I remember my own Lit. class as a senior. We walked in, sat down and were directed to, "open your notebooks and prepare to take copious notes." That was Mr. C's favorite line to commence class. Fortunately he was honest about the unpleasantness that faced us. We were informed we'd be explicating poetry by parsing it down to its minutest elements and that this was surely no way to enjoy poetry. In fact, he told us, it was the best way to make certain we hated the poems we'd have to read. I'm sure the eye rolling in the class was as audible as the groans of dread. He hastened to add that if we mastered our lessons in poetry explication well enough to regurgitate things for tests we could then toss them aside and go back to reading poetry for enjoyment. We were fairly well disarmed by his candor and his acceptance of the severity of our "senioritis." We explicated the hell out of everything from Shakespeare's sonnets to William Carlos Williams' Red Wheelbarrow. When we thought we had pulled out all the elements we could Mr. C. made us dig for more and told us we had miles to go before we slept. Drowsy students were brought to attention by loud rapping on the board or their desks as Mr. C. demanded they identify his beatings as iambs, trochees, or spondees. Always he'd remind us he knew this was no way to enjoy poetry.
After all that torment he made us composes sonnets adhering to the strict meter and rhyme scheme. What agony. Finally, the exams were complete. Our sonnets had been written and graded. We thought we were off the hook on this poetry bit. Anyone who had ever enjoyed poetry prior to this class pretty much never wanted to look at a poem ever again. Those who hated it to begin with had their biases confirmed...and then...Mr. C. told us the last few days would be given over to poetry for pleasure. We were to all come to class with at least one favorite poem, something we had not read in class. He didn't care who the poet was. We could even bring something we had written ourselves. All we had to do was bring the poem, read it, and explain why we liked it and there were no right or wrong reasons. If we had more poems than one class period allowed for he'd let us continue into the next one.

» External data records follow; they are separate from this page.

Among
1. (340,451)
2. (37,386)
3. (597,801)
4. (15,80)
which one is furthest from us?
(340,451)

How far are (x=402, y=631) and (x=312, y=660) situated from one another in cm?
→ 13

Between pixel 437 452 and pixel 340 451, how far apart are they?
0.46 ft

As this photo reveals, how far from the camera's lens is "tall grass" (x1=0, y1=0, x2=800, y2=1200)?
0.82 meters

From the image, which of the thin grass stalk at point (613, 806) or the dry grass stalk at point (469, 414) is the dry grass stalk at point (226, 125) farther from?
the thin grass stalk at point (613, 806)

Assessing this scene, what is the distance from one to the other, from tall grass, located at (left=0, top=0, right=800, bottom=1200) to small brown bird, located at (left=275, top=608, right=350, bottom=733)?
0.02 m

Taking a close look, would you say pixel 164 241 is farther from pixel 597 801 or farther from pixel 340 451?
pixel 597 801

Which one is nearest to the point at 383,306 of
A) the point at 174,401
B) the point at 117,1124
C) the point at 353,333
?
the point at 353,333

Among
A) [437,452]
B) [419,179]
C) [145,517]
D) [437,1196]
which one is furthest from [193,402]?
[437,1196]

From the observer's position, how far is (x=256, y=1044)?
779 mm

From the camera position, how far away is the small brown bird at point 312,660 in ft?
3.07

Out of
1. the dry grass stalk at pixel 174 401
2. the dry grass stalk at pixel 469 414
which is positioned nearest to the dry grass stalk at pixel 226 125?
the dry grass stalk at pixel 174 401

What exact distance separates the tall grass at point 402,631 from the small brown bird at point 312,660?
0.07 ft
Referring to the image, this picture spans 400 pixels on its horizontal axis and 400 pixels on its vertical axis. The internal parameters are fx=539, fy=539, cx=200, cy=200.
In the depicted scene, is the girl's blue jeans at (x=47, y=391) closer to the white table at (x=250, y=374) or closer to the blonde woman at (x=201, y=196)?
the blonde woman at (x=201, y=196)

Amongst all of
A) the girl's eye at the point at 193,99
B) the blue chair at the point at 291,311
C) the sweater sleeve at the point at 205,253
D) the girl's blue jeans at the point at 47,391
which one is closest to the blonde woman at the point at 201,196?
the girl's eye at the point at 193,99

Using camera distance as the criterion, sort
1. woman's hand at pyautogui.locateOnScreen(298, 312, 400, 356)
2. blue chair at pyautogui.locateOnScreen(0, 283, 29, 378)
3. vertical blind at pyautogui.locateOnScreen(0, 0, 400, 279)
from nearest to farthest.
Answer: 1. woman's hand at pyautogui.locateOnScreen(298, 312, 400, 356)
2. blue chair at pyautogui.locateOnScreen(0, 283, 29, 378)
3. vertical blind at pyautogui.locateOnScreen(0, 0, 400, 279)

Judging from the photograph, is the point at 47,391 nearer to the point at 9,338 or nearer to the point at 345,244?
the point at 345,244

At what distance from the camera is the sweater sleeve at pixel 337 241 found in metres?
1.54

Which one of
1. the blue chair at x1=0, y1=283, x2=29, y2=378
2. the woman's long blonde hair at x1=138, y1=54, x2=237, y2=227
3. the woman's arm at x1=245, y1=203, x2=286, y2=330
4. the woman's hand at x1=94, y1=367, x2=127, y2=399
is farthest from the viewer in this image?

Bring a poem, read it, share why you like it, get full credit for the assignment, extra poems get extra credit. Man, this was going to be a breeze. We could all bring in a boatload of poems and read for a week and not have to do any actual work. We couldn't believe he was going to let us get away with this. Suddenly, thirty teenagers were scouring the library for poetry books. Some were determined to read epics just to waste class time. Others went straight for the naughty limericks in order to shock. We read, we commented, we didn't open a single notebook to take a single note. We were convinced we were getting away with a lot. Through it all Mr. C. sat in his chair smirking as he asked why each student picked each poem. Some pulled out all the fancy literary terms to explain their reasoning, others said they just liked it because it made them laugh or smile or it expressed their feelings better than they could. Others added their comments. Mr. C. told everyone they got 100 as they each finished. After it all he smirked again as he noted none of us rolled our eyes through this assignment and yet in our comments amongst ourselves we had voluntarily explicated the poems. That Mr. C., what a wily guy.
Ok, so that was a long lead in but here is Pablo Neruda's The Poet's Obligation as translated from the Spanish by Alistair Reid. I just plain like it. I hope you do too.
To whoever is not listening to the sea
this Friday morning, to whoever is cooped up
in house or office, factory or woman
or street or mine or harsh prison cell;
to him I come, and, without speaking or looking,
I arrive and open the door of his prison,
and a vibration starts up, vague and insistent,
a great fragment of thunder sets in motion
the rumble of the planet and the foam,
the raucous rivers of the ocean flood,
the star vibrates swiftly in its corona,
and the sea is beating, dying and continuing.
So, drawn on by my destiny,
I ceaselessly must listen to and keep
the sea's lamenting in my awareness,
I must feel the crash of the hard water
and gather it up in a perpetual cup
so that, wherever those in prison may be,
wherever they suffer the autumn's castigation,
I may be there with an errant wave,
I may move, passing through windows,
and hearing me, eyes will glance upward
saying "How can I reach the sea?"
And I shall broadcast, saying nothing,
the starry echoes of the wave,
a breaking up of foam and quicksand,
a rustling of salt withdrawing,
the grey cry of the sea-birds on the coast.
So, through me, freedom and the sea
will make their answer to the shuttered heart.
Now tell me, which poets and poems fulfill their obligation to you?